また違ったアットホームさが漂う。子どもたちや親子連れが目立ち、

お母さん、お父さんと子どもたちが多いな~。


子どもにとって、展示内容の意味などわからなくても、そんなことはどうでもいいのだろう。

アッズローの感覚をシャワーのように浴びれば、その映像の飛沫に楽しめる。微笑ましい。


それに何といっても、美術館での監視員さんが、いつもとは違い、子どもたちに作品に触ってと、

絶妙なタイミングで話しかけてくる。嬉しいね!これって、通常の展覧会ではあり得ない光景だね。


『絵画に近寄らないでください!』

『お手を触れないでください!』

『写真は撮らないでください!』だって目くじら立てて、こんなことを叫んでいる美術館は、

ガラパゴス日本だけかもしれないよね。あくまでアートとは娯楽であるのだから。
----------
**目的**
• A. 美術館の文章を読んで、次の問いに答えてください。
(i) 会場で目立っていたのは、どんな人たちですか。
(ii) 監視員さんは、子どもたちに何をするよう話しかけてきますか。
(iii) 筆者は、アートとは何であると言っていますか。
• B. 美術館の文章を、最後の文のあとから続けて書いてください。
----------
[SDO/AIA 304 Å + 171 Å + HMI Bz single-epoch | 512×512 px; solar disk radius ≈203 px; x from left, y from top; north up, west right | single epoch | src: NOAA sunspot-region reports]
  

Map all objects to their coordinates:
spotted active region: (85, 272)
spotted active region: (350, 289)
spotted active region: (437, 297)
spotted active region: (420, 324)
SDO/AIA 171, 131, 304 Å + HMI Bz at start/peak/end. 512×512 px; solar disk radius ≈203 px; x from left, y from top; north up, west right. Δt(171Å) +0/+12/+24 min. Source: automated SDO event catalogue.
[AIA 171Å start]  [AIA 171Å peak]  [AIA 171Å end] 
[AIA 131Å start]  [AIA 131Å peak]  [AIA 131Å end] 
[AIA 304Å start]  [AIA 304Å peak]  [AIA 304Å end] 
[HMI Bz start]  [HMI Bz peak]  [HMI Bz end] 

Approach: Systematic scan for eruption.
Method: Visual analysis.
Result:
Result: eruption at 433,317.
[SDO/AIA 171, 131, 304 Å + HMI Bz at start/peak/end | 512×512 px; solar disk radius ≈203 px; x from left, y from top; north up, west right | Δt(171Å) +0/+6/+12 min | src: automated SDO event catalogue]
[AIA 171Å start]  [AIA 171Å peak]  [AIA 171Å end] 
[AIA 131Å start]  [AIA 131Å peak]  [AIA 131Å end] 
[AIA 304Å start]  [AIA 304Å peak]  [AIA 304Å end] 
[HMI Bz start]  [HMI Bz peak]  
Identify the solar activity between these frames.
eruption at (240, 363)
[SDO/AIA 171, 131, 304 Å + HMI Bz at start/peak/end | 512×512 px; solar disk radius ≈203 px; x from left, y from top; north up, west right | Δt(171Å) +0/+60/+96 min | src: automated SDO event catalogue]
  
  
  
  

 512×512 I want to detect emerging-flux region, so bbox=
----------
**課題ごとの結果**
• A.
(i) 子どもたちや親子連れ
(ii) 作品に触ること
(iii) 娯楽

• B.
ある地元茨城の友人Tさんが、日本人ほど良く学ぶ国民性はないと、いってたことがあるけど、

そうは思わない。遊ぶことが得意でない国民なのだと思う。子どものように素直な感覚で、

遊べるという無邪気さは、この国では遊びよりも学びが上だという価値観、

その人生の貧しさによるところだろう。対比の成りたちではない、それは同意の価値である。

遊べないと、学びなどはない。または遊びには、学びという心構えも必要かな。



そして、スタジオ・アッズローの作品を鑑賞しながら、この川崎新百合の地で学生時代に、

映画畑の教育を受けた自分に、今までとは違う価値観があることに気付かされた。

これまで多くの美術館で、見かけることがあったアーティストの映像作品は、

足を止め、取り留めて観ることは、けしてしてこなかった自分がいる。



それが素直に向き合えるようになった。


歳をとったのか?それともこのところ、このブログでお馴染みのDVD洋画鑑賞で、

心のホワイトスペースにゆとりが出来たのかもしれない。

自分は子どものときから映画が好きで、この頃は疑う余地もない恋い焦がれ。

そして一時期から映画と別れては、愛が逆恨みとなったのか?好きすぎて映画を拒んでもいたが、

今ではそのあらゆる映画を抱きしめたい自分がいる。(大人になったのだろうか?)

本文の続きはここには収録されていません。